** Excerpt to read **
....................

We measured the admittance loop of the vibration source to determine the resonant frequency and admittance properties of the vibration source. The measurements were performed by taking a drive voltage of 1 Vrms and varying the drive frequency through a range of ±1 kHz centered on the 20 kHz resonant frequency of the transducer. The measurements were performed by varying the width d of the annular section in the range of 0.5 to 5.0 mm.
Figure 4 shows the admittance loop for d = 1.0 mm as an example of the results. In that figure, the vertical axis and horizontal axis show the susceptance and conductance. The figure shows that the resonant frequency of the vibration source is 19.5 kHz. The conductance at this time was approximately 30 mS. From this, it is clear that the vibration source has a single resonant frequency within the measurement range of this experiment. Furthermore, since this resonant frequency is close to the resonant frequency of the transducer alone, it is thought that the power of the transducer can be sufficiently propagated. Furthermore, since the value of conductance is around 30 mS, it is clear that the vibration source exhibits low loss.
Figure 4. Admittance loop
Next, we investigated the resonant frequency and the conductance at the resonant frequency as found by measuring the admittance loop as the width d of the annular section was varied. In Fig. 5, the vertical axis and horizontal axis show the resonant frequency of the vibration source and the width d of the annular section. This figure shows that the resonant frequency is nearly constant irrespective of the magnitude of the width d of the annular section, and thus that the width d of the annular section does not have a large effect on the resonant frequency of the vibration source. Figure 6 shows the conductance at resonance on the vertical axis versus the width d of the annular section on the horizontal axis. This figure shows that the value of conductance is nearly constant irrespective of the magnitude of the width d of the annular section, as for the resonant frequency. The results in Figs. 5 and 6 thus show that the vibration source is not greatly affected by changes in the width d of the annular section. Therefore, the effect of the width d of the annular section on atomization can be investigated in the atomization experiments without relying on the vibration characteristics of the vibration source.

....................

** The data **

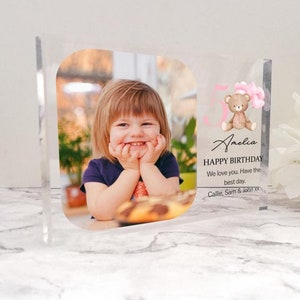 Personalised Birthday Gift Block | Custom Photo & Text Acrylic Plaque | 1st, 5th, 10th Any Age | Keepsake Birthday Gift for Boy, Girl, Kids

....................

** Work order A **
In the vibration-source excerpt, condense the paragraph beginning "Figure 4 shows the admittance loop" into a short bulleted list that keeps its main facts.
** Work order B **
Please reproduce the vibration-source excerpt word for word from "We measured the" to "0.5 to 5.0 mm.".

** Final answer A **
- Figure 4 gives the admittance loop for d = 1.0 mm as an example result. Susceptance is on the vertical axis and conductance on the horizontal axis.
- The vibration source resonates at 19.5 kHz. This is its only resonant frequency within the measurement range.
- That frequency is close to the resonant frequency of the transducer alone, so the transducer's power is thought to propagate sufficiently.
- Conductance at resonance is about 30 mS, which shows the vibration source has low loss.

** Final answer B **
We measured the admittance loop of the vibration source to determine the resonant frequency and admittance properties of the vibration source. The measurements were performed by taking a drive voltage of 1 Vrms and varying the drive frequency through a range of ±1 kHz centered on the 20 kHz resonant frequency of the transducer. The measurements were performed by varying the width d of the annular section in the range of 0.5 to 5.0 mm.